ARTIST STATEMENT

Didier William Imagines the Complexities, Fears, and Joys of Parenthood

Depicting a family overlooking a cliff as electricity surges through the sky, one of the Haitian artist’s most personal canvases yet reveals the dual anxiety and optimism felt after welcoming a child during a period of uncertainty.

Depicting a family overlooking a cliff as electricity surges through the sky, one of the Haitian artist’s most personal canvases yet reveals the dual anxiety and optimism felt after welcoming a child during a period of uncertainty.

Here, we ask an artist to frame the essential details behind one of their latest works.

Bio: Didier William, 39, Philadelphia (@dueyart)

Title of work: Just Us Three (2021). 

Where to see it: “Nou Kite Tout Sa Dèyè” at the Museum of Contemporary Art North Miami (770 NE 125th St, North Miami, FL) until April 16, 2023.

Three words to describe it: New parent life.

What was on your mind at the time: This painting takes a bit of segue from the other works. My husband and I became parents almost exactly in line with the pandemic. The date marked as a kind of national shutdown was March 13. Our daughter was born on April 22. In many ways, pandemic life and new parenthood have been wholly inseparable from one another. The more I thought about the past year and a half—the isolation, the fear, the anxiety, the joy, the relief, the fatigue, the surprises—I wanted to think generously about how the complexity of that experience might be imaged. 

This painting came to mind. It images the three of us standing at the precipice of a cliff.
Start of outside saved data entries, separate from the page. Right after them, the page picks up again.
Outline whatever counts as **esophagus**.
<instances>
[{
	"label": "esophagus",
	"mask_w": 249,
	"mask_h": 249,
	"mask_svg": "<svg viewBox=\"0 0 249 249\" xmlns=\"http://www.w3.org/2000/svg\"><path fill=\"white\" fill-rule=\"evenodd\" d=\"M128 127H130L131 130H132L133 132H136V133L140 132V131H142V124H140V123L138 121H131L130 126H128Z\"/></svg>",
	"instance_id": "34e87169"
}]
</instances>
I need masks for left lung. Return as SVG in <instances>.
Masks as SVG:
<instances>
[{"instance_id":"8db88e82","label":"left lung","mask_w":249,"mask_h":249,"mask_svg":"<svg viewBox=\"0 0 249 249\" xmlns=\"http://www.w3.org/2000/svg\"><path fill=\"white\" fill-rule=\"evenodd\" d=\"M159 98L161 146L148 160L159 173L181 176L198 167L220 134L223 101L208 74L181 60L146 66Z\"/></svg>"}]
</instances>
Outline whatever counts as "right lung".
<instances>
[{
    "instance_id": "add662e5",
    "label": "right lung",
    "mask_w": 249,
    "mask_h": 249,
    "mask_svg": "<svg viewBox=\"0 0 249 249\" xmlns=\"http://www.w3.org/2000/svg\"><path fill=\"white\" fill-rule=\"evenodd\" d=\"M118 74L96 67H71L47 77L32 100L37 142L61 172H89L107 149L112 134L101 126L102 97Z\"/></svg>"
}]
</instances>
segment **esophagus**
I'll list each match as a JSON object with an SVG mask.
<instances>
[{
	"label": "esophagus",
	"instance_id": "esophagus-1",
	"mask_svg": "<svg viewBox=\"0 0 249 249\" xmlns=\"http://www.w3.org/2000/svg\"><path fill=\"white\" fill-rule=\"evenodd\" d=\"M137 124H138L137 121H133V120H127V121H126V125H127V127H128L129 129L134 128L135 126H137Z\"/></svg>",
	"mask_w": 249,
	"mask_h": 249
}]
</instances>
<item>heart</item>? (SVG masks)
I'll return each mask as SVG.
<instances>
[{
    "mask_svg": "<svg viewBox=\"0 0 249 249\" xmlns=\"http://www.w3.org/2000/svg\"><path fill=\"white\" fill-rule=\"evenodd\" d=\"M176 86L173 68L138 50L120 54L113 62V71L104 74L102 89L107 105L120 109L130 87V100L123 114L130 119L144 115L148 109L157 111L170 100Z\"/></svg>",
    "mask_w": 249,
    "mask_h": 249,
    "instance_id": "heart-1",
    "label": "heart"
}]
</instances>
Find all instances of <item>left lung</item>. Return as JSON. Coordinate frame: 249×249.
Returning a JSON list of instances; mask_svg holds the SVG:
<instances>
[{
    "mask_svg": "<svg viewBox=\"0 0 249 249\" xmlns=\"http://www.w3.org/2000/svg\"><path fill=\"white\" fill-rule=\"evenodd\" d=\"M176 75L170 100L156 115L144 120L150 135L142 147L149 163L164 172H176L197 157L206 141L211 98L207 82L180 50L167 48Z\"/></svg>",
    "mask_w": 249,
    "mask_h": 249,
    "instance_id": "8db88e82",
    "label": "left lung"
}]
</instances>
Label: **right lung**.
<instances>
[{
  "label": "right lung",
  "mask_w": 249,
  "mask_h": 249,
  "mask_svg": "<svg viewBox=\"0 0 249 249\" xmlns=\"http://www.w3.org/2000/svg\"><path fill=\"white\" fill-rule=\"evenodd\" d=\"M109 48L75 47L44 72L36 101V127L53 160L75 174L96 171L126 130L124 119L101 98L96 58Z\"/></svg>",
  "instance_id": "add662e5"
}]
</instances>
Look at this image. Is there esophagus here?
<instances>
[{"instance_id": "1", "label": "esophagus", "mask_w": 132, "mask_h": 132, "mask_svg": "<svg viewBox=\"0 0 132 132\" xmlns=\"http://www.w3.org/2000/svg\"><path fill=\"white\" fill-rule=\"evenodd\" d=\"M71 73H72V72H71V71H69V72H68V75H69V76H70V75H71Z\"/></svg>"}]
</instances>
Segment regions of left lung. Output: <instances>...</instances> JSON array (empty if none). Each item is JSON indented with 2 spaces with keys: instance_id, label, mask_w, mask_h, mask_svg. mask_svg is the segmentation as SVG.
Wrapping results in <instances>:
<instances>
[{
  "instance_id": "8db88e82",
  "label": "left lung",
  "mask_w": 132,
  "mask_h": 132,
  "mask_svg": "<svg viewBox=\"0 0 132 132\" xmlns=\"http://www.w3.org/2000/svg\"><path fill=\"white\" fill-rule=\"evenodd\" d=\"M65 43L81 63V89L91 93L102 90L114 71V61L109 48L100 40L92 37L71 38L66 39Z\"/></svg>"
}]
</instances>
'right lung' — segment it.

The blue ray of electricity that pulses through the top part of the painting is a new element. (In a different painting titled Siklon, which means “Hurricane,” the electricity is a much more present element in more work.) Here, I don’t think of “siklon” as a source of destruction. I think of it as the bodies submitting to uniformity with the natural world. Hurricanes are very common in the Caribbean in particular. They forcefully and aggressively reshape the landscape in a manner that operates independently of our egos. This antagonism is something I’ve always loved about representations of nature in painting. 

The painting images two masculine-presenting bodies with a smaller, childlike figure precariously balanced on top of their shoulders. There’s an awkwardness to the child. A delicacy that runs in tandem to the tenderness and tone of the painting. This sweet spot was something we thought a lot about during the first year of the pandemic. The joys of being together and bonding with a baby. But the awkwardness of not being able to share this extension of our love with the rest of our family. The figures stand at the precipice of a cliff, perhaps at the border between two worlds. The fiery unknown abyss ahead of them, or the darkened and otherwise invisible field behind them, of which the viewer is a part.

An interesting feature that’s not immediately noticeable: The eyes are carved into the surface of the panel.

How it reflects your practice as a whole: Titanic supernatural bodies have become the norm in my practice. Here they are presented with an intimacy that more recently has helped spawn many new narratives in subsequent work.

One song that captures its essence: None.